Sony shareholders will no doubt be feeling frustration and annoyance today as they watch over 3% slashed from the value of the company following a reduction in confidence from Japanese brokerage Mitsubishi UFJ Securities, whose analysts advised Sony Corp shares be lowered in rating from three to two.
Mitsubishi UFJ Securities stated it expected sales of PlayStation 3 in launch year to be 50% of previously published projections, stating that rather than six million units shipped in year one, it expected Sony to sell only three million. Mitsubishi UFJ Securities analyst Masahiko Ishino said, "In the medium term this would mean that it would take longer for Sony to recover its huge investment in PS3 and thus we are downgrading the stock." Sony's shares lost 3.2% trading at 5,080 yen as a result of the move.
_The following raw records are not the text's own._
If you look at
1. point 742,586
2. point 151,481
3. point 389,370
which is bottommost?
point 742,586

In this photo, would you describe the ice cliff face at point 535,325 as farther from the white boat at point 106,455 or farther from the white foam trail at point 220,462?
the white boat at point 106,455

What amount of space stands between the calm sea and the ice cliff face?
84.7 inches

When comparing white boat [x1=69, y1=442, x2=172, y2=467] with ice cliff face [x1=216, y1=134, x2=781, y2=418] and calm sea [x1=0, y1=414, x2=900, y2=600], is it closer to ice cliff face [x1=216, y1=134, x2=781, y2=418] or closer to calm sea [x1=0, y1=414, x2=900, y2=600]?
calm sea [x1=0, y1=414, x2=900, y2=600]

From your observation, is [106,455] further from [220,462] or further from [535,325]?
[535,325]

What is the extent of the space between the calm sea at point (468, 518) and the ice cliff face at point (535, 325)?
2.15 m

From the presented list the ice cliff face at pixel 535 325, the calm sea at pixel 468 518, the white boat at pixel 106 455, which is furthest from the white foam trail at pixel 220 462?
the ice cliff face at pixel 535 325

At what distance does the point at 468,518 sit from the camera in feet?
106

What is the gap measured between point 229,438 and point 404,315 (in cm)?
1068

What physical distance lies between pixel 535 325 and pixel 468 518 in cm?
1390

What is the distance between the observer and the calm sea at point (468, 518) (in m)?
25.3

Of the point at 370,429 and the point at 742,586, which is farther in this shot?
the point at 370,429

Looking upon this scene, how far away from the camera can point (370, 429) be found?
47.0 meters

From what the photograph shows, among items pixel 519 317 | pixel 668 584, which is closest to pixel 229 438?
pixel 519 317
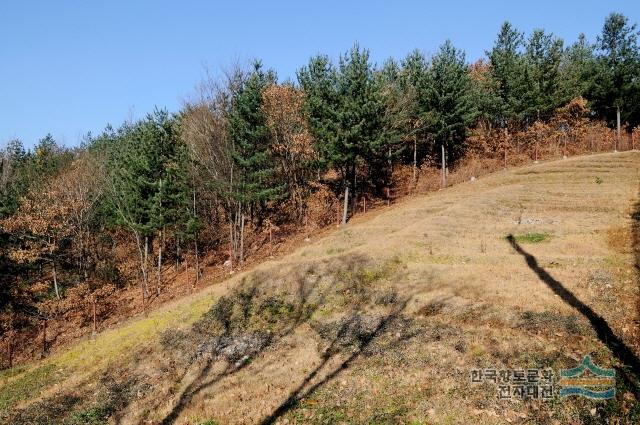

Sony had been preparing the markets to suffer severe losses as it funds frantic R&D and sets in motion what many see as its most important project to date. Sony Corp, parent of SCE, has lost momentum in some of its traditional fields of dominance. It remains the global leader in videogame hardware and software sales. Indeed, Sony stated in April that its game division would rack up an operating loss of 100 billion yen ($860 million) this business year.
Shareholders in Sony must feel frustrated with analyst's somewhat 'short-termist' approach to a business lifecycle which relies on hardware becoming established in the marketplace before it reaches profitability, a lifecycle that has remained unchanged since the release of the very first games machines.